Qui pis est, cet article, en plus de manquer cruellement d’ambition, contient des dispositions qui complexifieront l’organisation des hôpitaux. De fait, il leur impose de réserver des plages horaires pour accueillir les visiteurs médicaux. Comment les petits hôpitaux de campagne devront-ils s’organiser si, sur les trois médecins en charge, un seul est disponible ? Renverra-t-on les visiteurs médicaux ? Par ailleurs, un cardiologue sera-t-il intéressé par les nouveaux dispositifs en cancérologie ?

L’absence d’une mesure d’envergure montre que votre projet manque cruellement d’une réflexion profonde sur la place des entreprises pharmaceutiques dans le risque sanitaire. De fait, la question de la visite médicale ne se réglera pas grâce à un seul dispositif.

Si le rapport susmentionné de l’IGAS et le rapport d’information de François Autain et Marie-Thérèse Hermange, fait au nom de la Mission commune d’information sur le Mediator, publié en juin 2011, recommandaient la suppression de la profession de visiteur médical, la question de la reconversion de ces 18 000 femmes et hommes se pose. En effet, il ne s’agit pas d’accabler ni de stigmatiser ces personnes, qui ne font que ce pourquoi elles sont payées. Il convient donc de réfléchir à des alternatives à la visite médicale.

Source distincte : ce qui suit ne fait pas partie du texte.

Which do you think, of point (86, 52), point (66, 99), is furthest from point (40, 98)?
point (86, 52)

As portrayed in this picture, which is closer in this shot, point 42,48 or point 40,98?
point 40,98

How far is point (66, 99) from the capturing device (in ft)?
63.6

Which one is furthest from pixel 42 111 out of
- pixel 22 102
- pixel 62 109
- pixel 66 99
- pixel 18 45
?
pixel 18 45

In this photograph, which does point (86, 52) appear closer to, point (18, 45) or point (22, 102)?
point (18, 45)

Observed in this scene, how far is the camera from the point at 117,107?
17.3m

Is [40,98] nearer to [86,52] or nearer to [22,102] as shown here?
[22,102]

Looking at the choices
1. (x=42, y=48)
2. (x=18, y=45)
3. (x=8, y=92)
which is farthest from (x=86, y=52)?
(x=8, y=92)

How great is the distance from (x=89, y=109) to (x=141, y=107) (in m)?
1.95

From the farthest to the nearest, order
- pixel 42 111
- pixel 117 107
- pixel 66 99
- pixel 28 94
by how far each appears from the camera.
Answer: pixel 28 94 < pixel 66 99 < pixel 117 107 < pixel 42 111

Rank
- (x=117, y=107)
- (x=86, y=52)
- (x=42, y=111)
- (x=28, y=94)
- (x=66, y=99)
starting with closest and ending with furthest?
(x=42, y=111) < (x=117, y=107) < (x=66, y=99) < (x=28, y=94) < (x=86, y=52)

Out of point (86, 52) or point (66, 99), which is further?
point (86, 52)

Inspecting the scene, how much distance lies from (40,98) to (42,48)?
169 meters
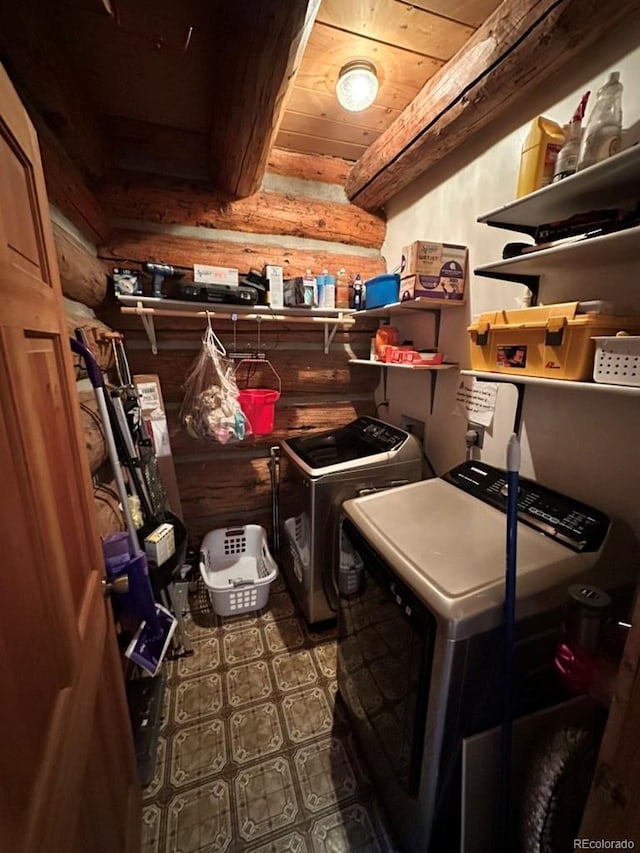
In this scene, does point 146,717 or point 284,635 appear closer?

Enfin, la question de la formation continue des médecins ne sera pas réglée par la suppression de la visite médicale. Il importe donc de mener une réelle réflexion – « de fond en comble », pour employer à nouveau votre expression, monsieur le ministre – sur le devenir de la visite médicale en France, et non pas d’adopter une « mesurette » pour obtenir un effet d’annonce. C'est pourquoi M. le rapporteur a proposé une mission d’information, proposition à laquelle nous souscrivons.